I recently just turned 24 in February and, now my ex boyfriend, turned 32 in January. We’re both in school and both bartenders. We’ve had our rough patches, as any couples do, we’re both Aquariuss, so majority of the time we were bumping heads constantly, but at the end of it all, we loved each other, or so I thought.
December marked 3 years together. A few days before my birthday this February, I found out he had been looking online at personal ads, women for man type ads, as well as ads for houses and apartments. Of course I flipped, but had he told me he was just browsing the web, whatever, lend me SOME kind of consolidation, we could have moved passed it, but he didn’t, wouldn’t let me see his phone either. So he slept downstairs, the next morning, I went to work, haven’t heard or seen him since. We’ve lived together for 3 years, up until about a week ago, I’m pretty sure he’s been at his moms, but I did find out he had been looking into hotel rooms, and applying for apartments as well. His furniture, clothes, shoes, everything is still there,I personally know he’s been applying for apartments, so I’m left with the “home” we both created, bitter sweet. I haven’t heard or seen him in over a week as of last Wednesday, so I took the initiative to text him, basically just telling him I got him boxes, I would pack his things if he wanted me to, and that we needed to sit and talk about our bills basically and everything we once shared, so that we could both move on because I didn’t think it was fair that I had to see his stuff everyday and he didn’t have to see mine, I didn’t want to fight or argue just cordially talk about what exactly was going to happen since it ended so abruptly, he never responded. I sent the same text to his email saying, just in case the text didn’t go through. Nothing. We were literally doing the best we had ever been, and then out of no where I’M the one left with unanswered questions even thought I didn’t do anything wrong!
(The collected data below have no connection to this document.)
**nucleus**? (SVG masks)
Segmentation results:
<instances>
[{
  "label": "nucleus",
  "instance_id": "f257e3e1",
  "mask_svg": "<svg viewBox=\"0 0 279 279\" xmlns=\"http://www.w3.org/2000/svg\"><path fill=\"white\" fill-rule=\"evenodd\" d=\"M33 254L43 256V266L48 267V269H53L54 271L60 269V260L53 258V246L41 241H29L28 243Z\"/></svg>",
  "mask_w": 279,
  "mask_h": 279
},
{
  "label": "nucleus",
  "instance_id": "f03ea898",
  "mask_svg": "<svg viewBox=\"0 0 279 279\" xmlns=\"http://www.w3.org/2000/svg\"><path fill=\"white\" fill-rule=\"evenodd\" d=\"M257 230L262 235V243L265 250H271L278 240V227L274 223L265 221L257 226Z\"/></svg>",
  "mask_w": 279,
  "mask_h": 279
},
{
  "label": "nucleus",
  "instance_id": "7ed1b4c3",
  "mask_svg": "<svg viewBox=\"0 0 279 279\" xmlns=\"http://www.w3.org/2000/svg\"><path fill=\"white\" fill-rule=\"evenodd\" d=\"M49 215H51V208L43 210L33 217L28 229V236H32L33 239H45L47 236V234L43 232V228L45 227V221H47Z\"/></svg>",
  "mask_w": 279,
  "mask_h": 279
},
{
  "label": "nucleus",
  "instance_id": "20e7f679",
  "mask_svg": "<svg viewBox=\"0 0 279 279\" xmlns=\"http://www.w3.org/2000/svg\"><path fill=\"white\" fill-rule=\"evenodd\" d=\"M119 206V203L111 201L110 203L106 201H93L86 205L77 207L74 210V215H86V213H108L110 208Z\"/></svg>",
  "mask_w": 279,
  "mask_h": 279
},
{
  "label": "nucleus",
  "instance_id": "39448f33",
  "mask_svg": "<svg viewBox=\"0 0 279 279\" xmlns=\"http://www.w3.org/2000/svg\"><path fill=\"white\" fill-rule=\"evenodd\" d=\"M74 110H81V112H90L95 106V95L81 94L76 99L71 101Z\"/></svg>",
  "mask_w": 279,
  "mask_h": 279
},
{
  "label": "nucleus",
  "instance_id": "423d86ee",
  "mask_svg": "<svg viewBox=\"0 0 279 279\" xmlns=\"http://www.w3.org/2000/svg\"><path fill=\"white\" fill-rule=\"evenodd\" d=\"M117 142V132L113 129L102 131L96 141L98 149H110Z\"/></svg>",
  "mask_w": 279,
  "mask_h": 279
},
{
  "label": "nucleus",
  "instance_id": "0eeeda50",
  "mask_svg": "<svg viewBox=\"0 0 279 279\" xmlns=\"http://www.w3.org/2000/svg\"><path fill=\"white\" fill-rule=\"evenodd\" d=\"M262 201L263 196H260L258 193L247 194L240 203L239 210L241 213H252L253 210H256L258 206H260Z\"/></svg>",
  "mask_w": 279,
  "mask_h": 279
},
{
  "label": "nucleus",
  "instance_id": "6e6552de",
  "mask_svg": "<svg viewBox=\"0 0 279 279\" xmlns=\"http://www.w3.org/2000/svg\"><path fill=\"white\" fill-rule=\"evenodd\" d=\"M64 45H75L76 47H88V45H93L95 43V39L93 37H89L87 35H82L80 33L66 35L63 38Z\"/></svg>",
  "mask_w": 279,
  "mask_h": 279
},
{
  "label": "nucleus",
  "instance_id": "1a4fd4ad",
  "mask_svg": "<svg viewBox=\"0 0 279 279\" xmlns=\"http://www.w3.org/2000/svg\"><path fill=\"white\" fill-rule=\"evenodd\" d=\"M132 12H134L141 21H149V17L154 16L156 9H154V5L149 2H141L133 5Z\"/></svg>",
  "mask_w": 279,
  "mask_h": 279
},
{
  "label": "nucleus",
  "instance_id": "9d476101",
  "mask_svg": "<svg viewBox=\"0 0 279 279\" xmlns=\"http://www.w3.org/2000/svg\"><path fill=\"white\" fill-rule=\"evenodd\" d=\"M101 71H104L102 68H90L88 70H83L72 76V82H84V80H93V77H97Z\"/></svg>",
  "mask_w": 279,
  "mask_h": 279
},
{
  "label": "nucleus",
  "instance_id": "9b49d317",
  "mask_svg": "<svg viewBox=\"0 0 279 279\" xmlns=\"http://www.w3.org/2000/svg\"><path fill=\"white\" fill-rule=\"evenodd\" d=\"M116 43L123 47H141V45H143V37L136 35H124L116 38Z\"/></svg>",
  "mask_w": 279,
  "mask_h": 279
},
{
He’s had his fair share of “cheating” on me several times, but I always pulled through for us, and for him to think I’m not even worth a text, what’s going on!? It’s been a little over a week, as you can imagine it feels like a lifetime, but this is the longest with absolutely no contact we’ve ever gone. He didn’t even tell me happy birthday, after being together for 3 years.
I so desperately want to reach out to his best friend but I know the rules on that one so that’s out of the question. He HAS to make SOME kind of contact doesn’t he? How long does it take? He can’t just drop everything for me that fast can he?! What goes through a mans mind?
I’m not the type to bug and bug Or come off desperate, No matter how bad it’s killing me inside. I didn’t do anything wrong yet, IM the one trying to reach out. I’m obviously keeping the house, I havnt heard back from him so IM packing his stuff and I’m changing the locks. Im not a damn storage unit! What do I do at this point? I don’t even know who I am anymore, if someone doesn’t want to be with me, I’d rather them say so, he just went MIA! And I’m worth more than that after 3 years. The fact that IM the one reaching out it already out of my comfort zone, I’m lost.